A taste of India: Learning to cook in Kerala


Hanging upside-down off the back of a wildly bobbing boat is not the best time to do the grocery shopping. Eye-to-eye contact is, I'm told, a key to successful bartering but, like keeping my breakfast down, I'm finding it hard to maintain.

Selling from a canoe doesn't look that easy either, but the fisherman is managing it with impressive dexterity, one arm outstretched towards our boat displaying a fistful of silver-grey prawns, each double the length of his palm, the other guiding the bamboo pole used to propel his narrow dugout through Kerala's web of backwater channels.

I'm not sure if it's a rush of blood to the head or fear of slipping overboard but haggling takes an efficient turn. I secure a kilo of freshwater prawns for less than a tenner and an approving nod from Dinu, our chef. I haul myself and my fishy prize inelegantly back on deck and we up- anchor, puttering into the backwaters, jungly banks and mangroves forming a verdant tunnel around us as India's longest lake, Vembanad, vanishes from view.

[TASK INSTRUCTIONS]:
Reproduce the whole text about learning to cook in Kerala word for word.

Crawled caption data:
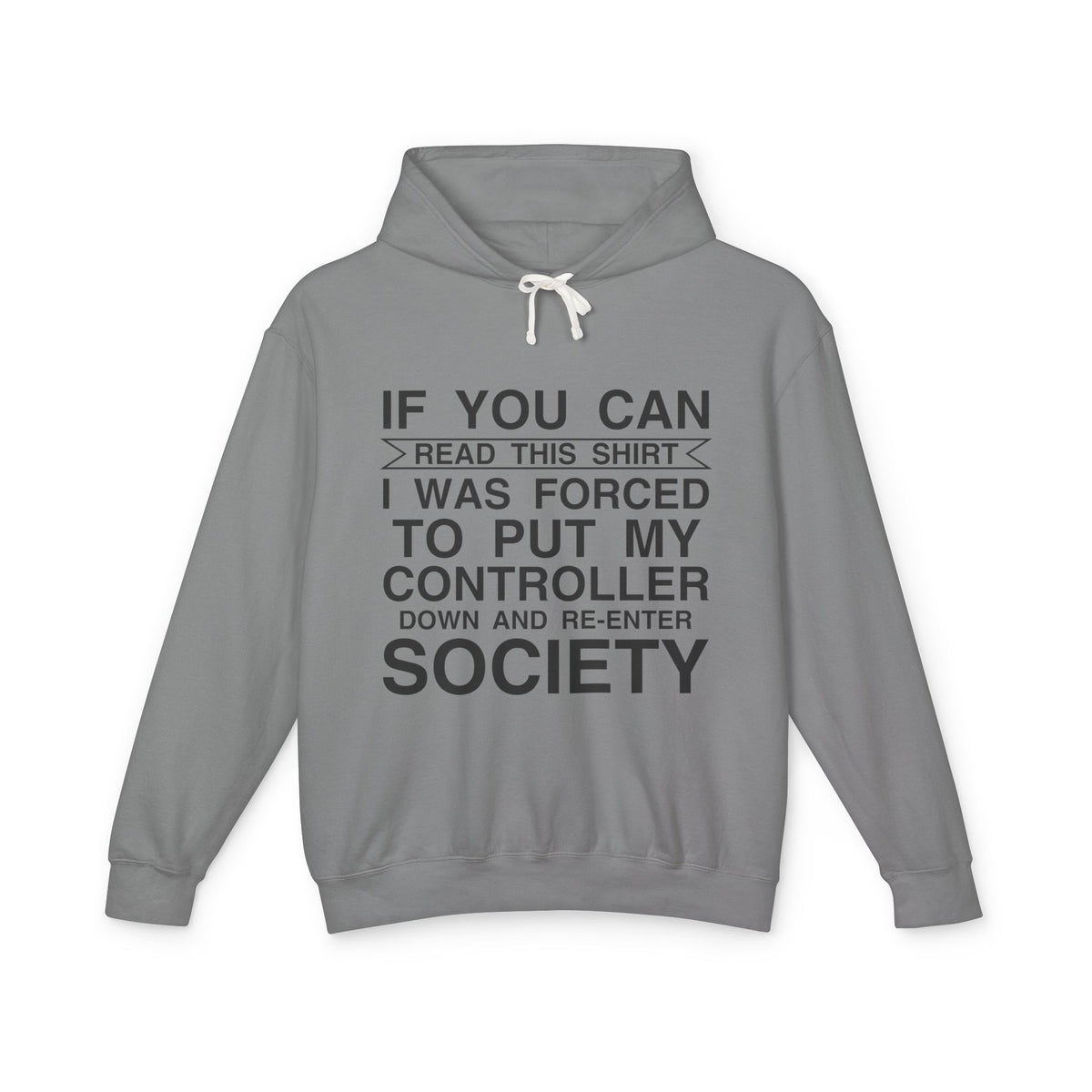 "If You Can Read This Shirt I Was Forced To Put My Controller Down" Lightweight Hooded Sweatshirt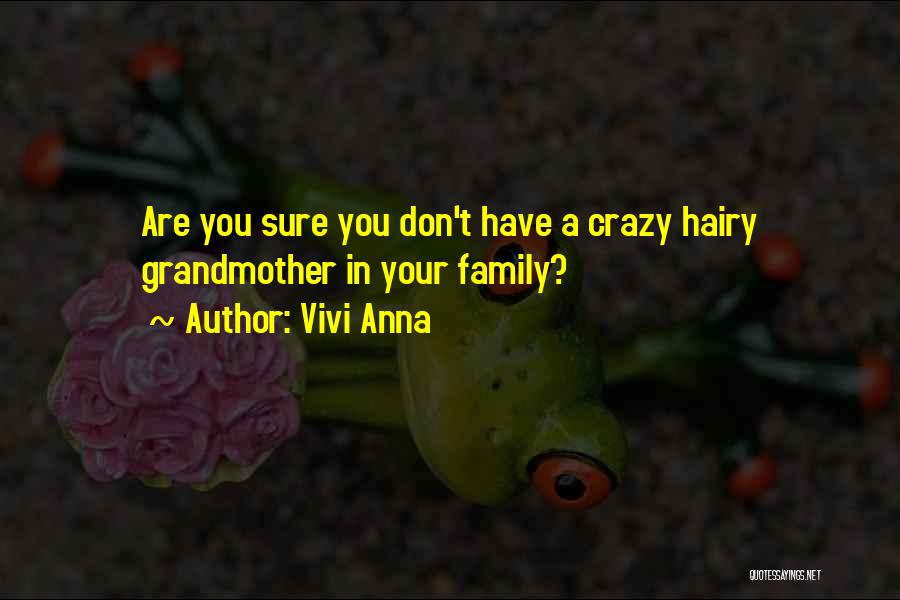 Vivi Anna Quotes: Are You Sure You Don't Have A Crazy Hairy Grandmother In Your Family?
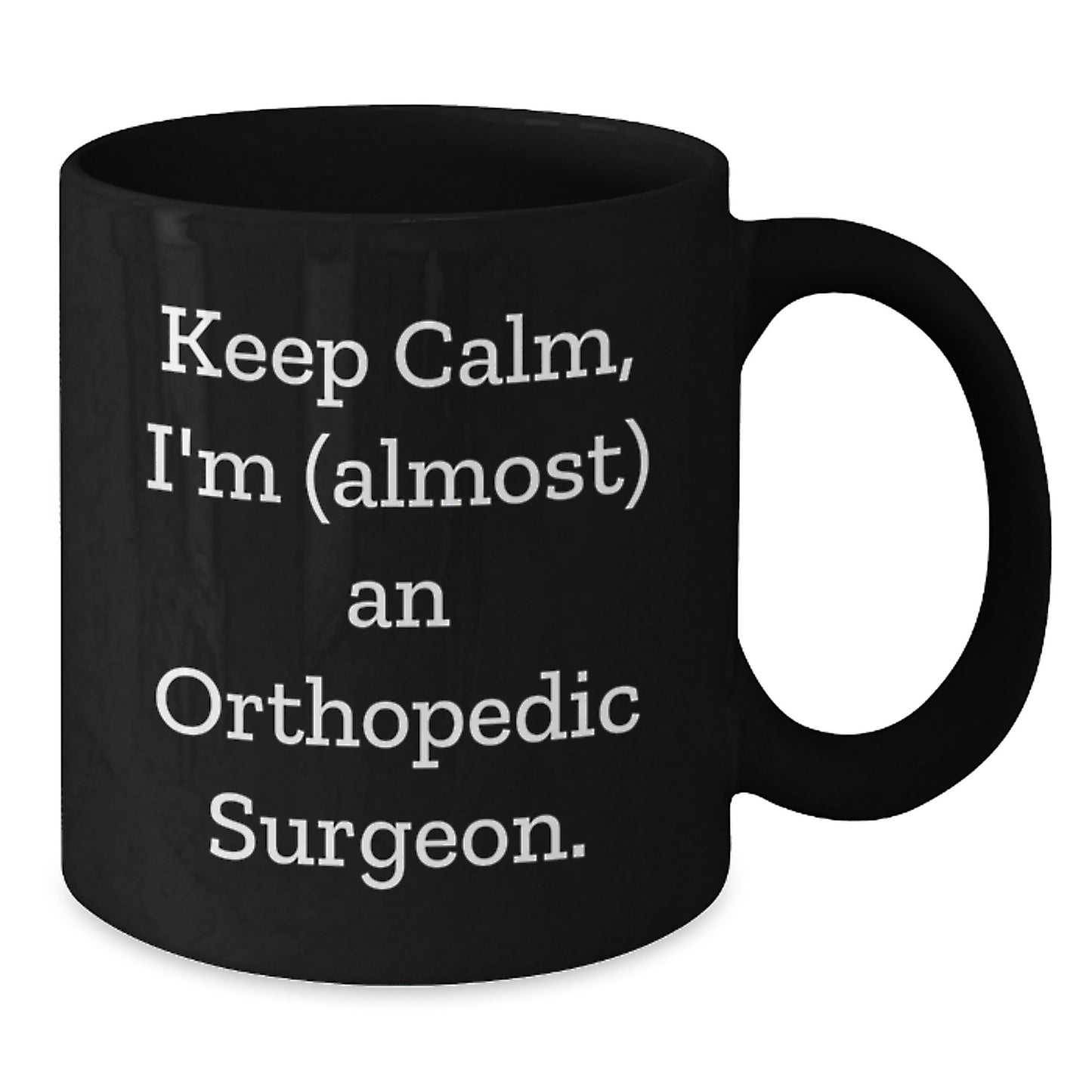 Funny Orthopedic Surgeon Gifts for Men, Birthday Unique Mugs for Orthopedic Surgeon Friends, Keep Calm I'm (almost) An Orthopedic Surgeon Black Coffee Mug - Additional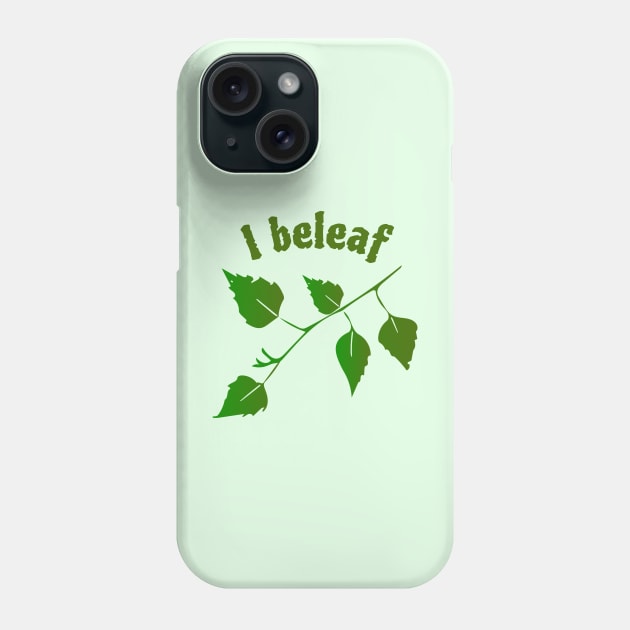 "I Beleaf" Funny Leaf Pun Phone Case by Davey's Designs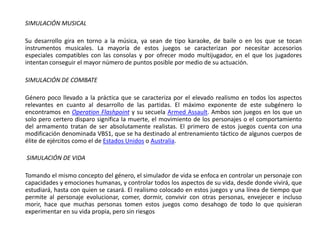 SIMULACIÓN MUSICAL

Su desarrollo gira en torno a la música, ya sean de tipo karaoke, de baile o en los que se tocan
instrumentos musicales. La mayoría de estos juegos se caracterizan por necesitar accesorios
especiales compatibles con las consolas y por ofrecer modo multijugador, en el que los jugadores
intentan conseguir el mayor número de puntos posible por medio de su actuación.

SIMULACIÓN DE COMBATE

Género poco llevado a la práctica que se caracteriza por el elevado realismo en todos los aspectos
relevantes en cuanto al desarrollo de las partidas. El máximo exponente de este subgénero lo
encontramos en Operation Flashpoint y su secuela Armed Assault. Ambos son juegos en los que un
solo pero certero disparo significa la muerte, el movimiento de los personajes o el comportamiento
del armamento tratan de ser absolutamente realistas. El primero de estos juegos cuenta con una
modificación denominada VBS1, que se ha destinado al entrenamiento táctico de algunos cuerpos de
élite de ejércitos como el de Estados Unidos o Australia.

SIMULACIÓN DE VIDA

Tomando el mismo concepto del género, el simulador de vida se enfoca en controlar un personaje con
capacidades y emociones humanas, y controlar todos los aspectos de su vida, desde donde vivirá, que
estudiará, hasta con quien se casará. El realismo colocado en estos juegos y una línea de tiempo que
permite al personaje evolucionar, comer, dormir, convivir con otras personas, envejecer e incluso
morir, hace que muchas personas tomen estos juegos como desahogo de todo lo que quisieran
experimentar en su vida propia, pero sin riesgos
 
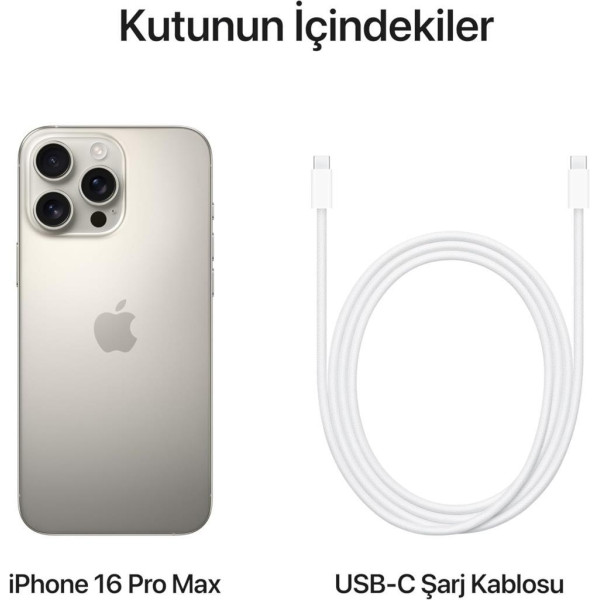 iPhone 16 Pro Max 512 GB Natürel Titanyum (Apple Türkiye Garantili)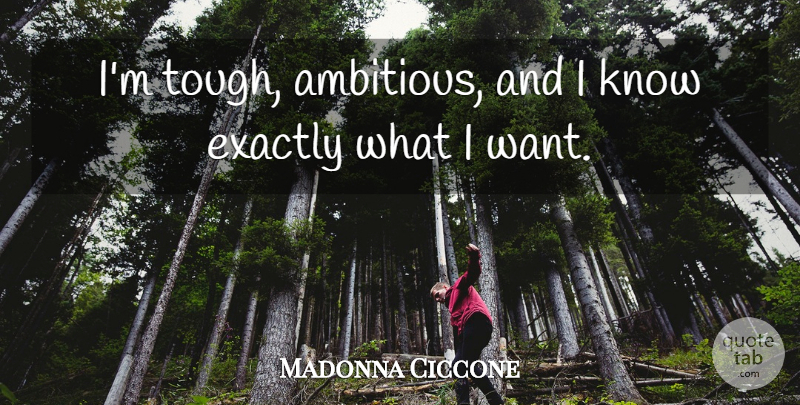 Madonna Ciccone Quote About Strong Women, Memorable, Feminist Art: Im Tough Ambitious And I...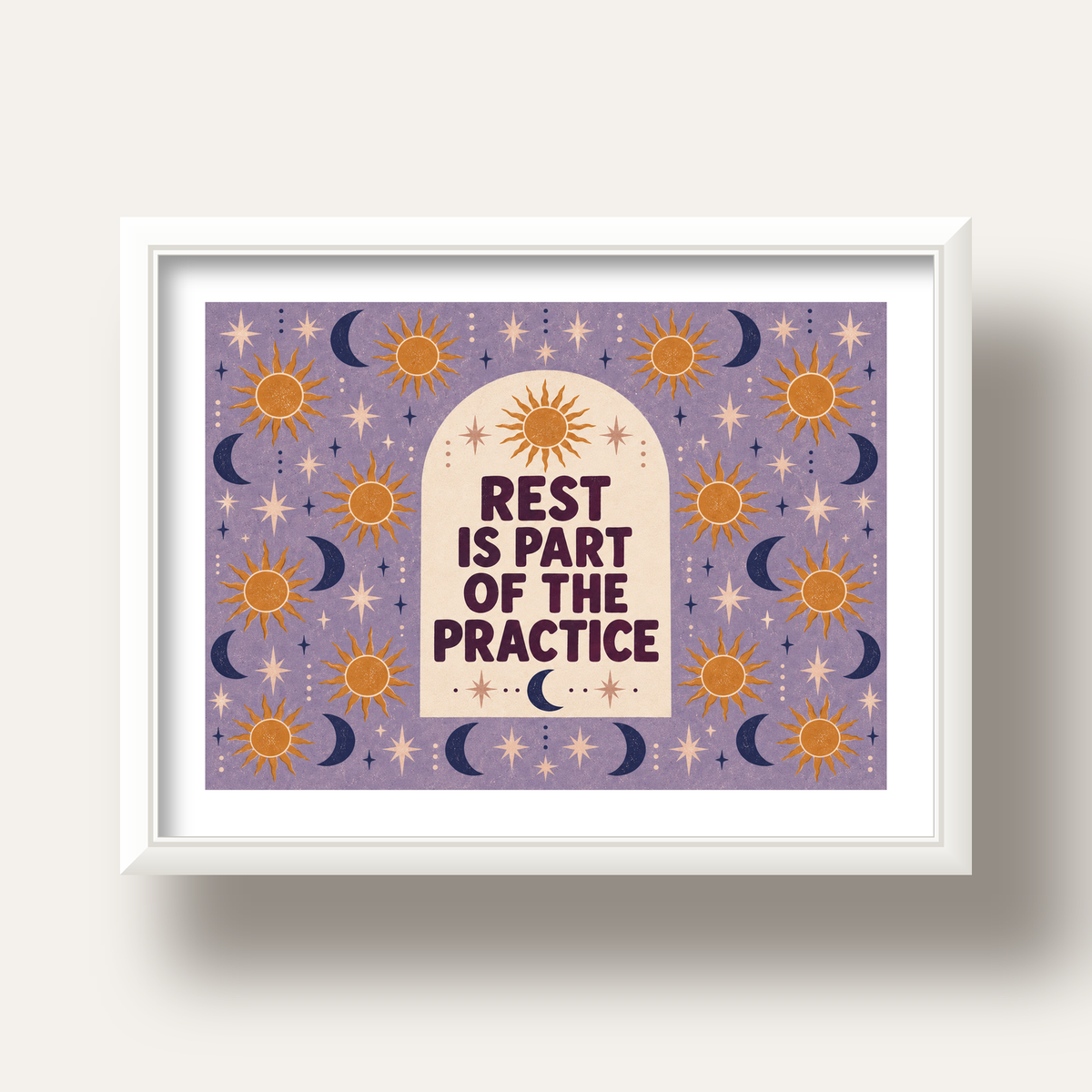 Rest Is Part of the Practice Güneş ve Ay Yoga Poster — beyaz derin çerçeveli paspartulu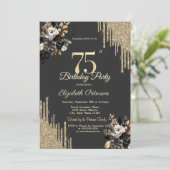 Gold Glitter Drips Black Roses Dark 75th Birthday Einladung (Stehend Vorderseite)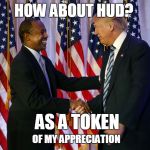 Trump's one black friend | HOW ABOUT HUD? AS A TOKEN; OF MY APPRECIATION | image tagged in ben carson donald trump,trump | made w/ Imgflip meme maker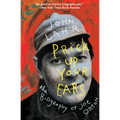 Prick Up Your Ears: The Biography of Joe Orton - Paperback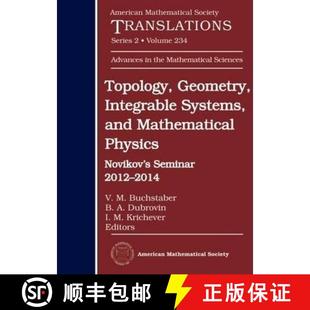 【3-4周达】Topology, Geometry, Integrable Systems, and Mathematical Physics : Novikov's Seminar 2012-... [9781470418717]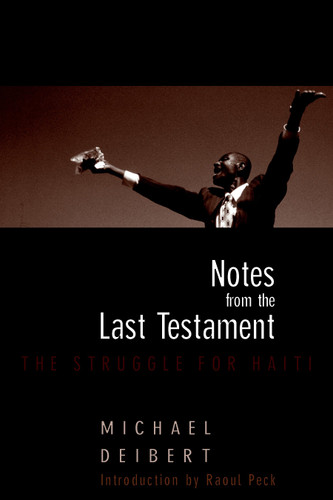 Notes From the Last Testament: The Struggle for Haiti book cover by Michael Deibert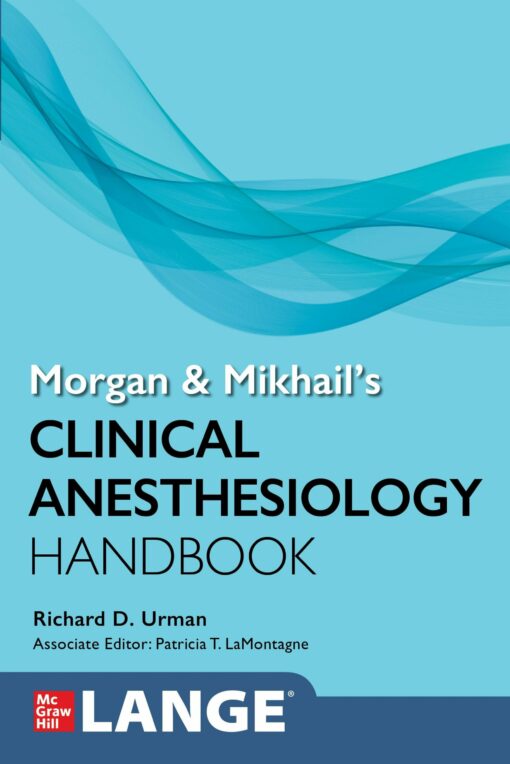 Morgan And Mikhail’s Clinical Anesthesiology Handbook (EPUB)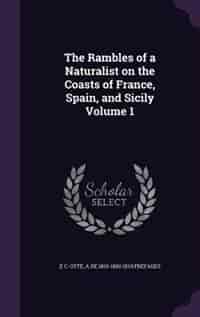 The Rambles of a Naturalist on the Coasts of France, Spain, and Sicily Volume 1 de E C. Otté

[TASK RESULT]:
A taste of India: Learning to cook in Kerala


Hanging upside-down off the back of a wildly bobbing boat is not the best time to do the grocery shopping. Eye-to-eye contact is, I'm told, a key to successful bartering but, like keeping my breakfast down, I'm finding it hard to maintain.

Selling from a canoe doesn't look that easy either, but the fisherman is managing it with impressive dexterity, one arm outstretched towards our boat displaying a fistful of silver-grey prawns, each double the length of his palm, the other guiding the bamboo pole used to propel his narrow dugout through Kerala's web of backwater channels.

I'm not sure if it's a rush of blood to the head or fear of slipping overboard but haggling takes an efficient turn. I secure a kilo of freshwater prawns for less than a tenner and an approving nod from Dinu, our chef. I haul myself and my fishy prize inelegantly back on deck and we up- anchor, puttering into the backwaters, jungly banks and mangroves forming a verdant tunnel around us as India's longest lake, Vembanad, vanishes from view.